Ilse le presentó a su marido, que aseguró que por supuesto había oído hablar de él en el partido. Goebbels tomó la decisión de acompañarlos al cercano cementerio, mientras Karl le contaba la reunión en la cervecería, acompañado de Stefan Gessner, en la que les habían presentado a los miembros del comité ejecutivo, incluyendo a Hitler. No sabía nada más. Le explicó que tuvo que volver por una reunión en la empresa, pero después de enterarse de lo que había sucedido, meditó que tal vez debería haberse quedado. Le confesó que sentía remordimientos. No deseaba que en el partido pensaran de él que era la clase de persona que se escondía.
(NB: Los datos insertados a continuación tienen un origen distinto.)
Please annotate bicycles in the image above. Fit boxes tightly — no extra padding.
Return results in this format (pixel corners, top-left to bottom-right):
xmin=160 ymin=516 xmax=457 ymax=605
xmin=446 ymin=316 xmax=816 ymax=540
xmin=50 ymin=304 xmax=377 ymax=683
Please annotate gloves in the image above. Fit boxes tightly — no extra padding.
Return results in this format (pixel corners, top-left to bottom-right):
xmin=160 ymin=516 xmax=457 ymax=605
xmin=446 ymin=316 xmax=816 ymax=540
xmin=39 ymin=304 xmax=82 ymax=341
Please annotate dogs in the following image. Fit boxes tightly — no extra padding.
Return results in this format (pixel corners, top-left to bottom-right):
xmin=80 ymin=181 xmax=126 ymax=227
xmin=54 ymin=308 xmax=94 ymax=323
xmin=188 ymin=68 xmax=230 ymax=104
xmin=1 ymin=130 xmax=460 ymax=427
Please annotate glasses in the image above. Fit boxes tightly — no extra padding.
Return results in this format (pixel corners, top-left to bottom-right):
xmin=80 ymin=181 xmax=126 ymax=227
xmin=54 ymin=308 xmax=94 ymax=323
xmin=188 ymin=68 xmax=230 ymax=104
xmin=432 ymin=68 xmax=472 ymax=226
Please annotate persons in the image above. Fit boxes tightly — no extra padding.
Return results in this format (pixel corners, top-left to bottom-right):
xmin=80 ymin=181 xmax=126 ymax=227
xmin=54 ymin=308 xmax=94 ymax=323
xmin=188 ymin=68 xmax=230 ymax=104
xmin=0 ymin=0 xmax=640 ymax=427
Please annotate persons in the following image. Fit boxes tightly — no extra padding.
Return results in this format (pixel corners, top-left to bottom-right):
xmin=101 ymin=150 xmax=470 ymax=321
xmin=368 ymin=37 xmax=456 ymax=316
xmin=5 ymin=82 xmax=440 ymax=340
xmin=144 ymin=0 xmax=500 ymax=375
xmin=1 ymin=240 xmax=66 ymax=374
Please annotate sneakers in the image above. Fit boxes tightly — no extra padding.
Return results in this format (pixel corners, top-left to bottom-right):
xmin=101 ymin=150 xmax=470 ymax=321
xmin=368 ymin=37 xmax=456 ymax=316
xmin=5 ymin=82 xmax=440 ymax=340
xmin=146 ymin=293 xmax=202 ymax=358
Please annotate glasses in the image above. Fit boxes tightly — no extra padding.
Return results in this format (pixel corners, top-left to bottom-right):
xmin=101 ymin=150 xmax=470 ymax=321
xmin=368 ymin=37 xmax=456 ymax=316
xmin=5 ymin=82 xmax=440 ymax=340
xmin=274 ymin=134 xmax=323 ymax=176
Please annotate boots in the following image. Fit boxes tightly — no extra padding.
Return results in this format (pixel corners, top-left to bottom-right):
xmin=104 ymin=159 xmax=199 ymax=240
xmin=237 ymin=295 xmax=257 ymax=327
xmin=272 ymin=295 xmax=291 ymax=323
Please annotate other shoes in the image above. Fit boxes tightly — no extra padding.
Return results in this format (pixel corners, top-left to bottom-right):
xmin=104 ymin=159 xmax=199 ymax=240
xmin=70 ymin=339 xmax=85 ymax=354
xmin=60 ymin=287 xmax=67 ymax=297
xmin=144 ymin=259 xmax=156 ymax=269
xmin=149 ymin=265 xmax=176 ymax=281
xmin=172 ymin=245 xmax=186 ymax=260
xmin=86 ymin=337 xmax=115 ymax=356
Añadió que allí, entre las lápidas y los cipreses, la vida se veía más relativa.

—¡No se preocupe! ¡Sé muy bien de lo que me está hablando! —Goebbels le quitó importancia a su preocupación—. ¡Yo también podría haber estado allí! Pero mire, si ahora nos metieran a todos en la cárcel. ¿Entonces quien quedaría para seguir adelante? Bueno, Edelberg, me quedo con su dirección y ya tendrá noticias mías. Vamos a ver cómo se desarrollan los acontecimientos en los próximos días. Pero no se preocupe, que saldremos de esta. Mire, el camino hacia el éxito suele ser amargo y duro. Nuestra arma secreta es Gregor Strasser que nos conducirá al triunfo. Me alegro de haberle conocido. Nos veremos.

Karl observó cómo Joseph Goebbels se alejaba caminando lentamente entre las tumbas y mausoleos. Una figura patética con aquella gabardina gris que le venía grande y la leve cojera que el hombre se afanaba en disimular. Sin poder evitarlo notó un fuerte escalofrío, era como si ya hubiera vivido aquella escena.